*** Begin section ***

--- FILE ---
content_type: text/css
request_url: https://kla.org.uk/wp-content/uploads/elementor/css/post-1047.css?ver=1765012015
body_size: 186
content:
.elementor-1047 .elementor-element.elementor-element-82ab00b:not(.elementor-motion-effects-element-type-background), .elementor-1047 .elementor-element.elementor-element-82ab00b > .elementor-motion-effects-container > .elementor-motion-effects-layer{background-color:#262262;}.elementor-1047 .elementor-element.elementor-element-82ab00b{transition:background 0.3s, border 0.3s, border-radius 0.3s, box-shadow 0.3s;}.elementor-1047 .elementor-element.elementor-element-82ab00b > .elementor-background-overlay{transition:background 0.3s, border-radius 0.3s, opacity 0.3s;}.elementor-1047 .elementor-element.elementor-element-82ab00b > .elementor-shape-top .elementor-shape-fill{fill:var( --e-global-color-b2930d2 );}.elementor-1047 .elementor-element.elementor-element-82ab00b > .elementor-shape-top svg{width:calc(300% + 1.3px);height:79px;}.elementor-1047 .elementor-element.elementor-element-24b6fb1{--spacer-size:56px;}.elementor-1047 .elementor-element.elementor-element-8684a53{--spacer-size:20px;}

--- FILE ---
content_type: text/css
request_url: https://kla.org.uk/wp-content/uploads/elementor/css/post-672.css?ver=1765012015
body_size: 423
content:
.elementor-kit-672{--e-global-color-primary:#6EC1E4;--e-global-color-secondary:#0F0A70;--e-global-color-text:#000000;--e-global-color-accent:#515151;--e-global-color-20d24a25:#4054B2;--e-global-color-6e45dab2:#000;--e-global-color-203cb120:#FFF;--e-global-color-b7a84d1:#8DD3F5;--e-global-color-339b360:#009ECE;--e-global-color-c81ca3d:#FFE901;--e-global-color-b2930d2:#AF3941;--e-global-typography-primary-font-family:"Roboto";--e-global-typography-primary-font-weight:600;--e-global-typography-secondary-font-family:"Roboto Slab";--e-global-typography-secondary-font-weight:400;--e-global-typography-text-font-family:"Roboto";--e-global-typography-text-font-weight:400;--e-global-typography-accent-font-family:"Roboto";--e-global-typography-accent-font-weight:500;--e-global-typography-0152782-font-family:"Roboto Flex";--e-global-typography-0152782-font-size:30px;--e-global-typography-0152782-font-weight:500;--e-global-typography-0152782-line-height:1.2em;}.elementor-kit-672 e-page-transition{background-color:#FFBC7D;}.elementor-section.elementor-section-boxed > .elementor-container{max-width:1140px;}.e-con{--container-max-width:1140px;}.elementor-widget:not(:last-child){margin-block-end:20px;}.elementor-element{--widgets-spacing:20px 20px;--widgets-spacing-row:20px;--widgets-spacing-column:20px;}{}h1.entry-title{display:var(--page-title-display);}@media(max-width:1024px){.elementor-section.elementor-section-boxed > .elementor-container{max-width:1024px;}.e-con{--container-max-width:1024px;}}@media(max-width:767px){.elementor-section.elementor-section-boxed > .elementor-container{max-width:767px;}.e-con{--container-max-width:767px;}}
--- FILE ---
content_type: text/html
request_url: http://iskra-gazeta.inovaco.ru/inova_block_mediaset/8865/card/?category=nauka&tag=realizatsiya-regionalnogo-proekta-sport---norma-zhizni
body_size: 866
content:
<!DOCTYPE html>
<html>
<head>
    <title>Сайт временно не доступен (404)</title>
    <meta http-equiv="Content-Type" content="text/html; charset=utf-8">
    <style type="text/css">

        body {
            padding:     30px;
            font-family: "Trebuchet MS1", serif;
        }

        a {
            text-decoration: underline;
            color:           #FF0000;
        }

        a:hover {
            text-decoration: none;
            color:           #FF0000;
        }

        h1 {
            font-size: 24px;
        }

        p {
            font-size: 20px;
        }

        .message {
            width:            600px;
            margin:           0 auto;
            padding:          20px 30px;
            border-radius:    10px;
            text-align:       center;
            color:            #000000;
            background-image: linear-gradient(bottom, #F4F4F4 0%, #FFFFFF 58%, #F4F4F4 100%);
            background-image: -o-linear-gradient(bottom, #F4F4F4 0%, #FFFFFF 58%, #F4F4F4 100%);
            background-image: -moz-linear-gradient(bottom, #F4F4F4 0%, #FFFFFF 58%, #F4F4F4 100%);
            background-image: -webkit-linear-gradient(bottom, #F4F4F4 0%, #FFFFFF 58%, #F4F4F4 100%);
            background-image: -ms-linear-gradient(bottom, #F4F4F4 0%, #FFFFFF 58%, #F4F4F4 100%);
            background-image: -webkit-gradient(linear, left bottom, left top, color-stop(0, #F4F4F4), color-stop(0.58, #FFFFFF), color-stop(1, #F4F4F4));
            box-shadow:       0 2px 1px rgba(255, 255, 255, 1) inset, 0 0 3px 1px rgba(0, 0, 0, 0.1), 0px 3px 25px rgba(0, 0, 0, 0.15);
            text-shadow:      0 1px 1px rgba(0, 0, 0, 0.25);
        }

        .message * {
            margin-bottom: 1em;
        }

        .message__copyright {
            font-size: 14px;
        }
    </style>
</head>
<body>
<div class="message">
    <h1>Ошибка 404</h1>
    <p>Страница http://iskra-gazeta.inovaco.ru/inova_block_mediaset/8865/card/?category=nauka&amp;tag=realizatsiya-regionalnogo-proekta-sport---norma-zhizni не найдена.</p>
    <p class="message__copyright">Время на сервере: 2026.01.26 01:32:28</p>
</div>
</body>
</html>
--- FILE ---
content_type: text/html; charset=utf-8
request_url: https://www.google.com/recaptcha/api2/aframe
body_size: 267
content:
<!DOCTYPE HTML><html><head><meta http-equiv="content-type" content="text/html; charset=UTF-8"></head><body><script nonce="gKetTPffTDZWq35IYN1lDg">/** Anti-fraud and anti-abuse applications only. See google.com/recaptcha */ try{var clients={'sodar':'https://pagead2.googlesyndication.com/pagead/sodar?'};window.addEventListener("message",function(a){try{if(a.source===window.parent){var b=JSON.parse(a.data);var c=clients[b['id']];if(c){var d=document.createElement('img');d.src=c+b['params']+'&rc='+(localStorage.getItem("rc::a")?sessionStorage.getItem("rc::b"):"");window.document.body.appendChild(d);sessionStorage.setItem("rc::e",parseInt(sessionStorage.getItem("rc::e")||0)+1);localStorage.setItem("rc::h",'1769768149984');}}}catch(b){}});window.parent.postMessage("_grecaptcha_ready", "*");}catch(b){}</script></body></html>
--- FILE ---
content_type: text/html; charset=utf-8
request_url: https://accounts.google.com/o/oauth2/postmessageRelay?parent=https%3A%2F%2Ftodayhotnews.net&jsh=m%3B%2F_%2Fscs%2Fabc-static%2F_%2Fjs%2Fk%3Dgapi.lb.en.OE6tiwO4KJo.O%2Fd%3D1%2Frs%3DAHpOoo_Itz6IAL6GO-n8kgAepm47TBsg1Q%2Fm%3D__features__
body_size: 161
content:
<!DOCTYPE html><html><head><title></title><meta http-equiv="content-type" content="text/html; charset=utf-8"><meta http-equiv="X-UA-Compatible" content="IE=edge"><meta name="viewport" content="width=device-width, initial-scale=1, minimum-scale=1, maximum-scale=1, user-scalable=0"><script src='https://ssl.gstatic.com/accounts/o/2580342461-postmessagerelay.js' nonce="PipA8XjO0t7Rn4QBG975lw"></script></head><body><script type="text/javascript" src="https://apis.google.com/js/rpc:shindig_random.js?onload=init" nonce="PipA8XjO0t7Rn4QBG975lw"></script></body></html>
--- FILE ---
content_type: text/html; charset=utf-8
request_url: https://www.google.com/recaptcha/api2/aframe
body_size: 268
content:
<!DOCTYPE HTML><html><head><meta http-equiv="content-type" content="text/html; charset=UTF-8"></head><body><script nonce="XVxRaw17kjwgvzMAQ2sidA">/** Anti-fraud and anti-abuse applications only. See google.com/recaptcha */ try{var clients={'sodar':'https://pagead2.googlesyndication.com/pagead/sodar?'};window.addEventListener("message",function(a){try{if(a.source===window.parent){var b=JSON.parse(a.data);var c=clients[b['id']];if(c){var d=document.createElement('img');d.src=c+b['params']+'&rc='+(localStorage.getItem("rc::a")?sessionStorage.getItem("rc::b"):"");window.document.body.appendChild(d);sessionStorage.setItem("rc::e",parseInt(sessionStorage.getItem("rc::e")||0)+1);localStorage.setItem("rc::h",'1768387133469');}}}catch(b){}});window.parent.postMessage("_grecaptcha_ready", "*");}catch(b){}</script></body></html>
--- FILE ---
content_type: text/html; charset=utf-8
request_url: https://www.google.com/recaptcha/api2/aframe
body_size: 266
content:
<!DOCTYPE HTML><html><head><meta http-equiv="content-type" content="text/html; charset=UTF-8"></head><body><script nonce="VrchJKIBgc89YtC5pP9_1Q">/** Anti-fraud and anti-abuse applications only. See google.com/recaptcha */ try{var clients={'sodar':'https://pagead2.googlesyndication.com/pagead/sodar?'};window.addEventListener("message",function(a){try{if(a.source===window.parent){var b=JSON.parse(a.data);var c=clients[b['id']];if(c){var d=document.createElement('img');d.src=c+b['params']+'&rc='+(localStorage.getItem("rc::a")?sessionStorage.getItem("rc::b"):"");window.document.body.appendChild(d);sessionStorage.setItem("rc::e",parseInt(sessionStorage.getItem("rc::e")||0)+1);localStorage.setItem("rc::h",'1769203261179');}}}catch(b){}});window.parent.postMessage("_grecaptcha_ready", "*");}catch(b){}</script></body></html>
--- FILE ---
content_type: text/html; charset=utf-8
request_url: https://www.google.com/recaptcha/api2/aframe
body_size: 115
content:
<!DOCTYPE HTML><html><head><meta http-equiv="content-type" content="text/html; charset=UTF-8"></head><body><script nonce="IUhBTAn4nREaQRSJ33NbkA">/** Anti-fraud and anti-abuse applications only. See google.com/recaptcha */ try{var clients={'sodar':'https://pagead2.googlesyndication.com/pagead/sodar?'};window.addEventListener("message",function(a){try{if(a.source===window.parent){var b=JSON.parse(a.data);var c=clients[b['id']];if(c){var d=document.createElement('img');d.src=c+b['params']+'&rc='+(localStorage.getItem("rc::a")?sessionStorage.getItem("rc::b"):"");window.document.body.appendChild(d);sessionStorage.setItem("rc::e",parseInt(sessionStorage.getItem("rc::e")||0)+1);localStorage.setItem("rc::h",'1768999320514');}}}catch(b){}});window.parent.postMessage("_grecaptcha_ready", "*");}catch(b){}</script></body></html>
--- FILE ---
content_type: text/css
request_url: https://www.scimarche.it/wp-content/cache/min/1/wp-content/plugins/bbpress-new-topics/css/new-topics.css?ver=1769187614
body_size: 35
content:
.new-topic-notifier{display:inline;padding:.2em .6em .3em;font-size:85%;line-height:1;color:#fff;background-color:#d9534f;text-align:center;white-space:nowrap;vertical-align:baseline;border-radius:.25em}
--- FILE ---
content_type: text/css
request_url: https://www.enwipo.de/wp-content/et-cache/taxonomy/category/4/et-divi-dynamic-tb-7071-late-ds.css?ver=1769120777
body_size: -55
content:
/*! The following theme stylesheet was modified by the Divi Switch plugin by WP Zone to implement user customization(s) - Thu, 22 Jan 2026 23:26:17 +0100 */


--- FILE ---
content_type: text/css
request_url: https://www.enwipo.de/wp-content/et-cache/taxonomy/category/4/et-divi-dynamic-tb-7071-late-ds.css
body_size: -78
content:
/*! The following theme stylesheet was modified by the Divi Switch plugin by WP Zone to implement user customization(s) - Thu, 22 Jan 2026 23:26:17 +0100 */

*** End section ***

#### EXERCISE OBJECTIVE:
A single number is expected: the count of lines in the preceding entries that contain "accounts".

#### ANSWER SECTION:
2